Et omnibus habitantibus in ea.

Ayant déposé le ciboire sur la table, aspergé d’eau bénite l’assistance, il dit encore :

Dominus vobiscum !

Le bedeau répondit :

Et cum spiritu tuo.

L’abbé prit le crucifix, l’approcha des lèvres de la mourante, mais les lèvres restèrent inertes au contact du Dieu. Elle ne voyait plus, n’entendait plus, ne sentait plus. Ses yeux regardaient déjà dans l’infini. Alors il se pencha sur elle, tendrement. Un souffle faible et doux comme l’haleine suprême d’une fleur qui tombe, épuisée et flétrie, s’exhalait de ses dents serrées. Le drap, sur sa poitrine, n’était pas même soulevé. Et l’enfant, sous le pâle masque de la mort, gardait un air de jeunesse et d’attendrissante beauté.

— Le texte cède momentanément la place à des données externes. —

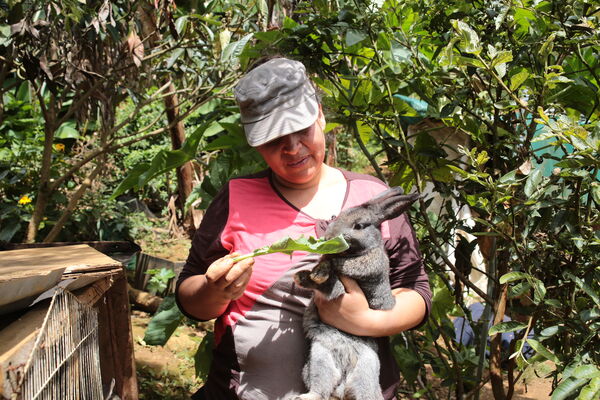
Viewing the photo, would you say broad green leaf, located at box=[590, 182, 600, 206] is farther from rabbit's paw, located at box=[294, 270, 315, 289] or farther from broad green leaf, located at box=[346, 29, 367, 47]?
broad green leaf, located at box=[346, 29, 367, 47]

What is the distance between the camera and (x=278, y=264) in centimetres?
Result: 173

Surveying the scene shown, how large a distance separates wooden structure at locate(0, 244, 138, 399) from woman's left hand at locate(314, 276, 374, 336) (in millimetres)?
579

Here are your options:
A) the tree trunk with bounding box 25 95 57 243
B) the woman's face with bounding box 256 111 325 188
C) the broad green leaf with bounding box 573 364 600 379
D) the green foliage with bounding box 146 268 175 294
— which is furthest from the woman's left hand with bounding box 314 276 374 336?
the green foliage with bounding box 146 268 175 294

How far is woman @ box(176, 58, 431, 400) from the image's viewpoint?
1.71 meters

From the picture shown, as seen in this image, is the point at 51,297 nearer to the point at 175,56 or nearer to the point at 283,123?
the point at 283,123

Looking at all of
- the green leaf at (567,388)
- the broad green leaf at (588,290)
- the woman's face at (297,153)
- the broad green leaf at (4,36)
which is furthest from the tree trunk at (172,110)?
the green leaf at (567,388)

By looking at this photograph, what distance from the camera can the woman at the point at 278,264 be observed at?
1709 mm

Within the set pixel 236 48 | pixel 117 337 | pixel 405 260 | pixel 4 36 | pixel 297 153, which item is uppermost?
pixel 4 36

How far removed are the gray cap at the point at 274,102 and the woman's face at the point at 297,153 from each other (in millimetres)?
38

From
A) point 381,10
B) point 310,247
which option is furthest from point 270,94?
point 381,10

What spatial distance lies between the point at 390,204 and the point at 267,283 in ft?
1.37

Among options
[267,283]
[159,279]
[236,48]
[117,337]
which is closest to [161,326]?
[117,337]

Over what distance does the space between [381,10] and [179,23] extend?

— C’est Dieu qui vient vers vous, dit mon oncle… Ne l’entendez-vous point ?

Le jeune fille demeura immobile.

Alors l’abbé se tourna vers les assistants, vers les femmes agenouillées dont la lumière rasait les coiffes blanches, vers les hommes debout, qui tendaient, dans l’ombre, leurs visages bruns.

— Elle meurt ! dit-il.

Et désignant le ciboire qui brillait sur la table, et les saintes huiles dans leur burette d’argent, il ajouta :

— À quoi bon ?… ne la troublons pas… Et priez, vous qui l’aimiez.